The American Hospital Association also advocates for better access to coverage. Insurance coverage is vital for hospitals that would otherwise have to deal with the uninsured without reimbursement.
Kahn said some key areas of concern are the improvement of subsidies for those who buy insurance with Healthcare.gov and the COBRA coverage subsidy. Insurance is extended to employees in the event of job loss, which can be costly.

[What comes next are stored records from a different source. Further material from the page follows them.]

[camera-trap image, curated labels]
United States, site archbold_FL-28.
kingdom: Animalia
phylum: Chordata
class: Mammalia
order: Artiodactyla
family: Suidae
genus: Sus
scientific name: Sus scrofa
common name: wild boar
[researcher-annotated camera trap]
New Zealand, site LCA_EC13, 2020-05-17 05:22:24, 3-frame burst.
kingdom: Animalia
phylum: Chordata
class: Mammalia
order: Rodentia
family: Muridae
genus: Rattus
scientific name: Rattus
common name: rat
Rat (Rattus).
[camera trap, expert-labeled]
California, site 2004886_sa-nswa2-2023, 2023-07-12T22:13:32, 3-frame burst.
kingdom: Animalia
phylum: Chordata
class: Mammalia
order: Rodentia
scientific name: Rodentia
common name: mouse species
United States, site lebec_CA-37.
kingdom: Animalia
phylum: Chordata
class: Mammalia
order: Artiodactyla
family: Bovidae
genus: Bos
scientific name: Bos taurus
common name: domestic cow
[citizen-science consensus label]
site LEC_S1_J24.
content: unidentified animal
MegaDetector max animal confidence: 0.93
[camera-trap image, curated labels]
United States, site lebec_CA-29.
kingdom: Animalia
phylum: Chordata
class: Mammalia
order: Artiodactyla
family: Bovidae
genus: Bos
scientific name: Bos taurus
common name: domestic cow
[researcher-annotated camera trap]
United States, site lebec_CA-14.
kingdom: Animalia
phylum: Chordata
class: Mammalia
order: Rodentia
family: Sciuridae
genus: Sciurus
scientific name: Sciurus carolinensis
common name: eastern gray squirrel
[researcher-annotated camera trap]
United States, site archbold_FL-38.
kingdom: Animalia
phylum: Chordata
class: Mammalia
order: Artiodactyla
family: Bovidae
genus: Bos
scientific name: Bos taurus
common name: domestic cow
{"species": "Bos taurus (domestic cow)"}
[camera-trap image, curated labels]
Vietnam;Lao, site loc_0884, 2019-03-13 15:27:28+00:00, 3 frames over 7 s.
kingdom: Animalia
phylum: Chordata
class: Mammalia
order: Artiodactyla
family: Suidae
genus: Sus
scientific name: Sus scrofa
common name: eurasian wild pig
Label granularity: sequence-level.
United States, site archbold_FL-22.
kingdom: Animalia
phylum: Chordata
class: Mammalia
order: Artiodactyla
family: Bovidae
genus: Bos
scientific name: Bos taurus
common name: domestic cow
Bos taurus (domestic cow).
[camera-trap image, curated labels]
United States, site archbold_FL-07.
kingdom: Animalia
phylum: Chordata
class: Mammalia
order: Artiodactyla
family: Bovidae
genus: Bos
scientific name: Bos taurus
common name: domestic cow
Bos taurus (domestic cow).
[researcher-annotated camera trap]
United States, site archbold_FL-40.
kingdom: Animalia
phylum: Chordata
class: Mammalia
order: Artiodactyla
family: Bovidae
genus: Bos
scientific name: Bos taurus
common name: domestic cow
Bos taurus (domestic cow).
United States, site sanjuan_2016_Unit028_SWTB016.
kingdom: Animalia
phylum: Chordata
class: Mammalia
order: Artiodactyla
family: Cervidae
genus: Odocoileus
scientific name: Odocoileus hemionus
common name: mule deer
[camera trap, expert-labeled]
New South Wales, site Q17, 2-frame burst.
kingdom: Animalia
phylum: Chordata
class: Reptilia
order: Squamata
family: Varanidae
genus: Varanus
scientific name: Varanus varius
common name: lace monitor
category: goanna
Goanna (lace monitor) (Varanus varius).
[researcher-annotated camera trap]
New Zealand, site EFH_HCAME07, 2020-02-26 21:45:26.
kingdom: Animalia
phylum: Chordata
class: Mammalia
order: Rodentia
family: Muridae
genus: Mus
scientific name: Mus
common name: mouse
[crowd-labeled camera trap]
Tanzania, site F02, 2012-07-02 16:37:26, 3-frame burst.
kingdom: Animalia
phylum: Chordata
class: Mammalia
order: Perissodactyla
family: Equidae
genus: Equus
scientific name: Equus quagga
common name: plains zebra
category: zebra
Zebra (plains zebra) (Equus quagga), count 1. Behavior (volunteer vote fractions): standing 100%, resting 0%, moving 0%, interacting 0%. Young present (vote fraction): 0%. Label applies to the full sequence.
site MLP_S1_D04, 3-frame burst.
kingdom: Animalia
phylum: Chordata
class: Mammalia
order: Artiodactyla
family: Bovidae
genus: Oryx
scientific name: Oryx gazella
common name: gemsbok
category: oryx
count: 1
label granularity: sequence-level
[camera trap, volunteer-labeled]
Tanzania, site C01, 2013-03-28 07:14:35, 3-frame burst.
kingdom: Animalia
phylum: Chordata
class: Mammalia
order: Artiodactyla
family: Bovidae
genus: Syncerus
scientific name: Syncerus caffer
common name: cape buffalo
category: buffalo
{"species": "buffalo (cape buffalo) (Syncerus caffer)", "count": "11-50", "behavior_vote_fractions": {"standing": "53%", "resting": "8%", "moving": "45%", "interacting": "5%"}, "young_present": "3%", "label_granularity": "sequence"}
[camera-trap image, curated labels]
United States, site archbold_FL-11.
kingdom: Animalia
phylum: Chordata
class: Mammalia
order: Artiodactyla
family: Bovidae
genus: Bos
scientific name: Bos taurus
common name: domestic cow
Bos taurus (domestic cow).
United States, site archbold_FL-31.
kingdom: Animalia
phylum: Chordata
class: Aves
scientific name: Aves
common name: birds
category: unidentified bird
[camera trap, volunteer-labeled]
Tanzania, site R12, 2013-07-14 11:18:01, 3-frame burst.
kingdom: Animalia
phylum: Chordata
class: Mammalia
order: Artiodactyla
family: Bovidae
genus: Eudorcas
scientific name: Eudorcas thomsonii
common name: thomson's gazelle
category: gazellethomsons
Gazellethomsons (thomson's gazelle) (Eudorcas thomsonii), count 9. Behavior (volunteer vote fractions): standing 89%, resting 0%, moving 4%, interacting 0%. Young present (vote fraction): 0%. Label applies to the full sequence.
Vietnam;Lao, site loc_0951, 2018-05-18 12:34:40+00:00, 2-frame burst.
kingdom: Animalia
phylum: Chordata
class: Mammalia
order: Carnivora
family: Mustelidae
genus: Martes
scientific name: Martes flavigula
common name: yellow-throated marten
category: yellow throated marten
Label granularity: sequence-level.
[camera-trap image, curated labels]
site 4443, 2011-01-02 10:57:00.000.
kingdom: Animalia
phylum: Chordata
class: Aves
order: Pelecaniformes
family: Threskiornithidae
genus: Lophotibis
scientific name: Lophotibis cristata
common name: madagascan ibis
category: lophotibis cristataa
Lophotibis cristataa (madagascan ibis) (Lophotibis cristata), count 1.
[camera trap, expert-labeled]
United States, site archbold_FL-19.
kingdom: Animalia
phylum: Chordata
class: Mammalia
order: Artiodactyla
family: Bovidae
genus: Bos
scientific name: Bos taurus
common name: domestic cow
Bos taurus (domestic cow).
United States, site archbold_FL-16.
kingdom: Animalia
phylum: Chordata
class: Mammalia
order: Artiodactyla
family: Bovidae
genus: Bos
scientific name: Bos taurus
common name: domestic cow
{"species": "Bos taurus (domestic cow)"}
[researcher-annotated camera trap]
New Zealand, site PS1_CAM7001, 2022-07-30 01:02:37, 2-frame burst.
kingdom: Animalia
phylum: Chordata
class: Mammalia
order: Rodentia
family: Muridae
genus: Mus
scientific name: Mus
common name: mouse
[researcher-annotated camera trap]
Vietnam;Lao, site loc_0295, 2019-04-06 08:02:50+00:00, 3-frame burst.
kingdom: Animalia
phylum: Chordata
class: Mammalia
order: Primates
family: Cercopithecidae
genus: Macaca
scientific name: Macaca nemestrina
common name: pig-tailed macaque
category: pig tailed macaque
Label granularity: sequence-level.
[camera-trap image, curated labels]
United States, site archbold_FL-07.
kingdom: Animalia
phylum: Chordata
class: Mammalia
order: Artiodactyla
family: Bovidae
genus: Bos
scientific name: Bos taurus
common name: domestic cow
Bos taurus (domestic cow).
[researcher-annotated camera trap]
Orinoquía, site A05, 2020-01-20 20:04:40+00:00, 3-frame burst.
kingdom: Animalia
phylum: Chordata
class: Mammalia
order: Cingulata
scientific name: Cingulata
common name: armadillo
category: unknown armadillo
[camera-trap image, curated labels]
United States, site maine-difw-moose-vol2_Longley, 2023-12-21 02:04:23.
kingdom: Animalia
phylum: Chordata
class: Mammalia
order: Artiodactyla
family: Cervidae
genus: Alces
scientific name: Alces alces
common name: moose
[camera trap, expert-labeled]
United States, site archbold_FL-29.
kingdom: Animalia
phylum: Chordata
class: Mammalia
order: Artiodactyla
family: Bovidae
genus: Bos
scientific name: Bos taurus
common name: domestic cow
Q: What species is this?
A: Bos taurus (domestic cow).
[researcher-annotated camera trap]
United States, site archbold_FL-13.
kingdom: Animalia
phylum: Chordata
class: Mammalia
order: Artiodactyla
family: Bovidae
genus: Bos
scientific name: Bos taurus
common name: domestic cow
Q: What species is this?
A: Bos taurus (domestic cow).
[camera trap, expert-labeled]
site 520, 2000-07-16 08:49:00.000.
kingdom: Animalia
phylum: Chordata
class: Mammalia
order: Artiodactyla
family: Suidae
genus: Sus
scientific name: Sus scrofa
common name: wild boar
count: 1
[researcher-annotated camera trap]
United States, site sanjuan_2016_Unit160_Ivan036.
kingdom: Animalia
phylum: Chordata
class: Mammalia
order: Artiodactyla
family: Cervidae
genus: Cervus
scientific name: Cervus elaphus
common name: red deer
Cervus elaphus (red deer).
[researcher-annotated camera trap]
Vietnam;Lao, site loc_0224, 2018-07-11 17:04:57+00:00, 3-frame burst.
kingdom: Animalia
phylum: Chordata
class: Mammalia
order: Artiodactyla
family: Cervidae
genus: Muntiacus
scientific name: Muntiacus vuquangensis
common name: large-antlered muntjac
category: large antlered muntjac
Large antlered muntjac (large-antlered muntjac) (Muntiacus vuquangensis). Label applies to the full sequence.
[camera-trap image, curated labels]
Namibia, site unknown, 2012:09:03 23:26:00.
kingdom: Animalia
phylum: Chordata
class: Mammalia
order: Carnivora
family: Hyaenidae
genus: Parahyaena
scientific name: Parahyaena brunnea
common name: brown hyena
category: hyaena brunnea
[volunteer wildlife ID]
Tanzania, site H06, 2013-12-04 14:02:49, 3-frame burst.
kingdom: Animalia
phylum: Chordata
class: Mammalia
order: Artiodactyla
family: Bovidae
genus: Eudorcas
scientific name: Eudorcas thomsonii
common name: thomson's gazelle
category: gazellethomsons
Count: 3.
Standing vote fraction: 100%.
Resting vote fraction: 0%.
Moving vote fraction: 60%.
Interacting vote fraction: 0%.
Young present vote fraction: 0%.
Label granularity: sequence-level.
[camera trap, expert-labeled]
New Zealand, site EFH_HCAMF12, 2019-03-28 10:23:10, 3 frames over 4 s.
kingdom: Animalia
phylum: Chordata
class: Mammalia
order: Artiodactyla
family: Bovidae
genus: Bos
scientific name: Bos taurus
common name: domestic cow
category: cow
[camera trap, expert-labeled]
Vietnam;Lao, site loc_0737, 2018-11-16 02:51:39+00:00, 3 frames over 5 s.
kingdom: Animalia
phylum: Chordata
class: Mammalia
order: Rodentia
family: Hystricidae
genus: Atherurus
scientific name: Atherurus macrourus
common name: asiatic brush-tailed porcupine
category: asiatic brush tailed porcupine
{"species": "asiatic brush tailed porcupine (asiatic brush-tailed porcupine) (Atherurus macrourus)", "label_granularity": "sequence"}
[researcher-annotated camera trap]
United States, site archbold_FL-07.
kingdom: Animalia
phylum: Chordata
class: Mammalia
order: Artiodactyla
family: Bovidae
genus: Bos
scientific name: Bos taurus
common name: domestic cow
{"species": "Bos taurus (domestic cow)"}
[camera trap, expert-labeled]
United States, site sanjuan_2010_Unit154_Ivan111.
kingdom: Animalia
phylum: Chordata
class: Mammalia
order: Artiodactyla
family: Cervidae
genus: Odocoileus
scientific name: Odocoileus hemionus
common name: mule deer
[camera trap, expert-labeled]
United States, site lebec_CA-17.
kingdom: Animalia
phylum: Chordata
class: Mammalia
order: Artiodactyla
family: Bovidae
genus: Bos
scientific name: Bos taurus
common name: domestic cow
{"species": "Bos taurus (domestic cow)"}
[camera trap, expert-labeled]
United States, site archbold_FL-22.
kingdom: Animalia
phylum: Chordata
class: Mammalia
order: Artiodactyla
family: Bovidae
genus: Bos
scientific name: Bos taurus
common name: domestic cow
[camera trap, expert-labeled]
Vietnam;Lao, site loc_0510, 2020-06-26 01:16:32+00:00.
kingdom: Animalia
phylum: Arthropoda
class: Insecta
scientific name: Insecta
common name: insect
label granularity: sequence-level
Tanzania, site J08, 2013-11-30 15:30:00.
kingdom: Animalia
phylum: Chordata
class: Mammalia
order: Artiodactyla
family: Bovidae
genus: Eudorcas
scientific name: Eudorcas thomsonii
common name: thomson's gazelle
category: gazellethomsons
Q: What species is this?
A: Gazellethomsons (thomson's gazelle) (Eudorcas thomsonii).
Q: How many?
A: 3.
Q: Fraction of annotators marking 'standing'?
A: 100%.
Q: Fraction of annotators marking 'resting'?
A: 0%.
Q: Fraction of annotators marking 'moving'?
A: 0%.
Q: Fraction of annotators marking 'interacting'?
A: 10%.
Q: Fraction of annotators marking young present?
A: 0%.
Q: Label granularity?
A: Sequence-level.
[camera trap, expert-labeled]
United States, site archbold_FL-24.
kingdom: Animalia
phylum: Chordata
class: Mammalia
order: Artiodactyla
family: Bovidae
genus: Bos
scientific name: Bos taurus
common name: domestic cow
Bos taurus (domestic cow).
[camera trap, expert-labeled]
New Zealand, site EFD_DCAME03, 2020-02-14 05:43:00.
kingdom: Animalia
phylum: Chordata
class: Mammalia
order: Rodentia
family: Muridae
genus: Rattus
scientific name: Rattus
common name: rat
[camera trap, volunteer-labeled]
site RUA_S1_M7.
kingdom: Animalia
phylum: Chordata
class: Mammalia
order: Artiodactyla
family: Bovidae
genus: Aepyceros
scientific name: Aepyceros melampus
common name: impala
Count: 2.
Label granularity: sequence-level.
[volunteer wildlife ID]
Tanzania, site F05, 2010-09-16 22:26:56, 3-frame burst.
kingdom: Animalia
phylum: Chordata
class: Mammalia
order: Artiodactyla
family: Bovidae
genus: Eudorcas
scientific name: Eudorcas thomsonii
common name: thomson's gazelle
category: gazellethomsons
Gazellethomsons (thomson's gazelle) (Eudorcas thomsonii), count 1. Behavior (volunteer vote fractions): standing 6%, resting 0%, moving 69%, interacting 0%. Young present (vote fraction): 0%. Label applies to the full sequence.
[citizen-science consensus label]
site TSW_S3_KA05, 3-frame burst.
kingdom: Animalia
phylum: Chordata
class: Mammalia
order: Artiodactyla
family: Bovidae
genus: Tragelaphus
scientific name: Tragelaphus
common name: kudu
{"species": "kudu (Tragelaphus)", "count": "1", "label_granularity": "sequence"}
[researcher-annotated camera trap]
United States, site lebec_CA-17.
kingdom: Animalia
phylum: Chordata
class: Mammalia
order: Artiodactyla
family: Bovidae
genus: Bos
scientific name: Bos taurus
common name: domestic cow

3) Increased access to Medicaid
Biden’s health officials are expected to reverse the Trump administration’s actions that undermined the Medicaid program, hospitals say. Medicaid has faced a spate of guidelines over the past four years that experts say have restricted access to safety net coverage or compromised the integrity of the program, which includes approximately 75.5 million people. And it has seen enrollments in the coronavirus recession skyrocket.
In particular, the CMS has provided states with unprecedented flexibility to deviate from programming and eligibility standards, sometimes in exchange for limited funds, and has encouraged states to adopt programs that limit Medicaid’s eligibility to work or volunteer hours.
The Trump administration has also proposed a rule setting new reporting requirements for additional payments to Medicaid providers and restricting their payment options. This Medicaid financial liability rule was popular with the administration but was withdrawn by CMS in September due to vendor responses.
4) Reimbursement challenges
The new administration is expected to reverse Trump-era policies that cut funding for facilities that care for a large percentage of low-income or vulnerable patients, Feldpush said. This includes reductions in outpatient visits and Part B drug payments to hospitals under the 340B drug pricing program.
Biden’s CMS director can reverse the 23 percent cut of $ 340 billion, but Biden himself didn’t mention it as a priority, according to consulting firm PwC.
Hospitals also want to continue the march towards more value-based care interventions and stop receiving volume payments, which was crucial, especially in the early days of the pandemic when volumes were falling.
“The Biden administration is expected to continue the federal government’s move toward value-based care, a paradigm shift that began with George W. Bush,” noted PwC.
Executives also want laws to restore the 2% cuts in Medicare withdrawals, another issue they will hopefully address on this matter.
Providers have turned to virtual assistance en masse this year as the pandemic stifled personal use of non-emergency services and the Trump administration temporarily removed barriers to service. Hospitals were no different, and some facilities saw usage increase several thousand percentage points in the middle of the year, providing them with a valuable way to make up for lost revenue.
Hospitals not only connect patients with providers for use cases like post-operative care but also see the benefit of virtual care by connecting remote specialists for services like telecommunications or telemetry.
“We think this is a turning point,” lawyer Aurora Rogers said of telemedicine. The system will push for the telemedicine exemptions issued in the context of the public health crisis to be permanent. “This is one of the priority issues that we will pursue,” said Rogers.
In particular, Rogers would like the number of providers authorized to provide telemedicine services to be expanded beyond the scope of the national emergency.
Virtual assistance is generally bipartite in support, although most of the changes vendors seek would require Congress intervention.